All Rights Reserved (c) November 2016 John J Vinacci

2 thoughts on “Students

  1. Heya, I offer critique on stories ocassionally to combat the usual comments of “That’s great,” or “THIS IS AWESOME,” which are mostly intended for you to click on my name and visit on my blog and return the favour.

    This is a little different. There are no obligations. I will simply tell you what I think.

    “From the driver’s seat of his beat up ’76 Duster, Arthur Pope photographed the chairman of his college’s Business School, Henry Girard.”

    This, as far as first lines go, is very good. There’s intrigue, and there’s not too much, and not too little, in this line. Well balanced syntax and flow.

    “occupied the position coveted by Arthur and Arthur had worked too hard for too long to let that continue.”

    I think is quite a dull way of telling me this character’s motivations. I’d much rather have something more emotional, more evocative. When you tell me the story like this, I lose interest quickly. You’ve penned up a character’s back story and motivation in a very simple way, and it is simply not engaging.

    Your dialogue is by far the best part of this story. I can fully envisage the characters, and even their tones and facial expressions. I think it’s because each character talks differently, and they both have their own mannerisms. To establish that so quickly is key. Otherwise, I feel the exposition about Hillary just joining college, being so young, and all that, would fall rather flat. Because it is supported by her decent dialogue, I can get on-board with you telling me her entire backstory in one paragraph. Only just though.

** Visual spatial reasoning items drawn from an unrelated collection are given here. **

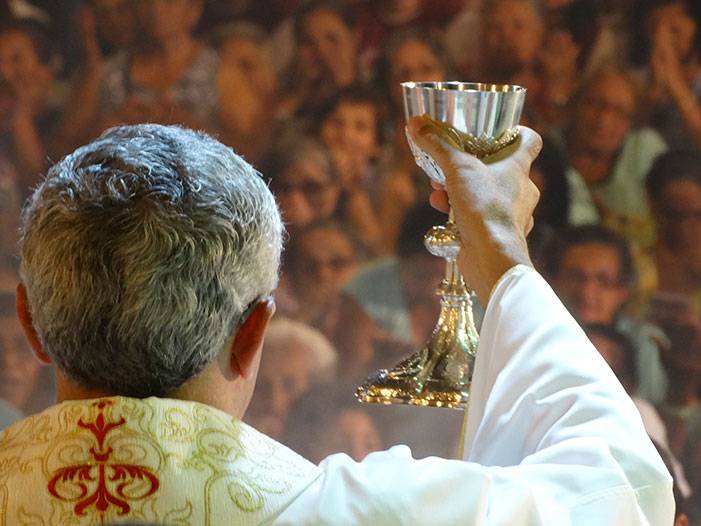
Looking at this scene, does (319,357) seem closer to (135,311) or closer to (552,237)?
(552,237)

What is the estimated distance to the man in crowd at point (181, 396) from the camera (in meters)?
1.35

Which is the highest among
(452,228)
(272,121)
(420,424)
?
(452,228)

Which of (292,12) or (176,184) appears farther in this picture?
(292,12)

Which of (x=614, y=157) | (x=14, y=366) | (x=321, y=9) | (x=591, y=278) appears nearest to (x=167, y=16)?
(x=321, y=9)

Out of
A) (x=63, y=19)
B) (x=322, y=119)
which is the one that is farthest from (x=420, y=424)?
(x=63, y=19)

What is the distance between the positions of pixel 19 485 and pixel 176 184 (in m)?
0.39

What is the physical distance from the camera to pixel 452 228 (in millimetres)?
1729

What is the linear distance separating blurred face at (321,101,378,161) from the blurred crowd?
1cm

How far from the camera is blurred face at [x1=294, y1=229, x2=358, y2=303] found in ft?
22.1

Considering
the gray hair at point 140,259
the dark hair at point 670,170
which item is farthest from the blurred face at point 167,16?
the gray hair at point 140,259

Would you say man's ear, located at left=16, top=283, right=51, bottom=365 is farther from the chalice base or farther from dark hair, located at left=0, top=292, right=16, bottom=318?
dark hair, located at left=0, top=292, right=16, bottom=318

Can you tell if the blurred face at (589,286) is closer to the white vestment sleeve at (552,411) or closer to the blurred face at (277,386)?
the blurred face at (277,386)

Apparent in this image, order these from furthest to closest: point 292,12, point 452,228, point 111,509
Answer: point 292,12, point 452,228, point 111,509

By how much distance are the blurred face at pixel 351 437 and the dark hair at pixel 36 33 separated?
2.62 m
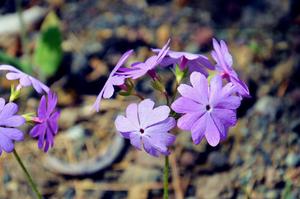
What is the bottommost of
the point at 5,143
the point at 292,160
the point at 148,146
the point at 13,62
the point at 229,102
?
the point at 13,62

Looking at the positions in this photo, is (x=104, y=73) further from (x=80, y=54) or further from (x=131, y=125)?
(x=131, y=125)

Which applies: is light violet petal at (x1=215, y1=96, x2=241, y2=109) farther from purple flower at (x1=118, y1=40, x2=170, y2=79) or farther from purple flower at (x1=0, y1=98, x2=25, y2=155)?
purple flower at (x1=0, y1=98, x2=25, y2=155)

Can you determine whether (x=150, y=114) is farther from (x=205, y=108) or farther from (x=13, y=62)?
(x=13, y=62)

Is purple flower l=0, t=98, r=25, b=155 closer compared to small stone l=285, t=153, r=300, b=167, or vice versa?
purple flower l=0, t=98, r=25, b=155

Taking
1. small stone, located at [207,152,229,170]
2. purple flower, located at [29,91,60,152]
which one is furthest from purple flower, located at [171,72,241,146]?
small stone, located at [207,152,229,170]

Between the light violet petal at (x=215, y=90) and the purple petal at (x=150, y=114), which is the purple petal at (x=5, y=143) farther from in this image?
the light violet petal at (x=215, y=90)

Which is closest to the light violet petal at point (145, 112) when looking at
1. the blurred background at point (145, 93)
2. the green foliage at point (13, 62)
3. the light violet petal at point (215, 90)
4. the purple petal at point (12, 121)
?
the light violet petal at point (215, 90)

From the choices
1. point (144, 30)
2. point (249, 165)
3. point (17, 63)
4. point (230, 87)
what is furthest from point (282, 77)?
point (230, 87)

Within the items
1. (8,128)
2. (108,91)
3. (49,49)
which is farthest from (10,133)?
(49,49)
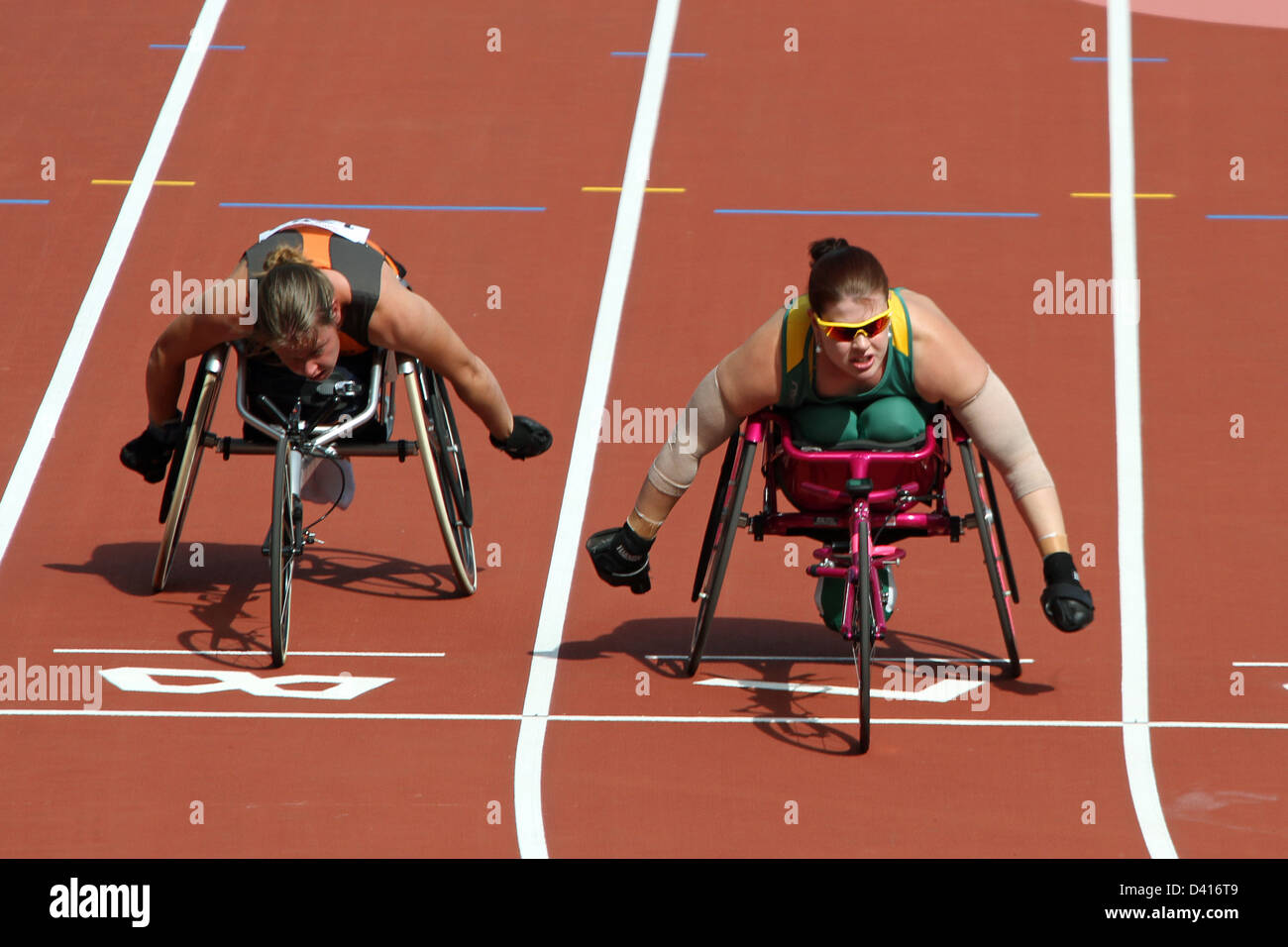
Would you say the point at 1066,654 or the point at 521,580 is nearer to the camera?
the point at 1066,654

Be careful with how much you reveal, and how heavily it floats in the story.

    Reading everything about a character in a thick paragraph can be very off-putting.

    Overall, I don’t think your story is bad, but there are certainly elements you can work on. This constant exposition, revealing motivations, and describing their backstory – well, I’m not sure if it’s interesting. What is most interesting in this story is the fact you have this middle-aged professor dude about to do something wacky with an 18 year old. Your biggest success is the intrigue around what is exactly going to happen, and I suppose that’s something you could expand on, and play with the reader’s expectations.

    Either way, keep it up. I’d read a rework of this story if you sent it my way.

    You can message my blog, or email me at harrywrites@ymail.com with the updated story if you want me to read through it again.



    1. I sincerely appreciate the feedback. I want to give this story more attention someday and give it one of my characteristic twists. I will work on the art of the slow reveal as you suggest. I’ll also be happy to give you feedback any time. Again, thanks!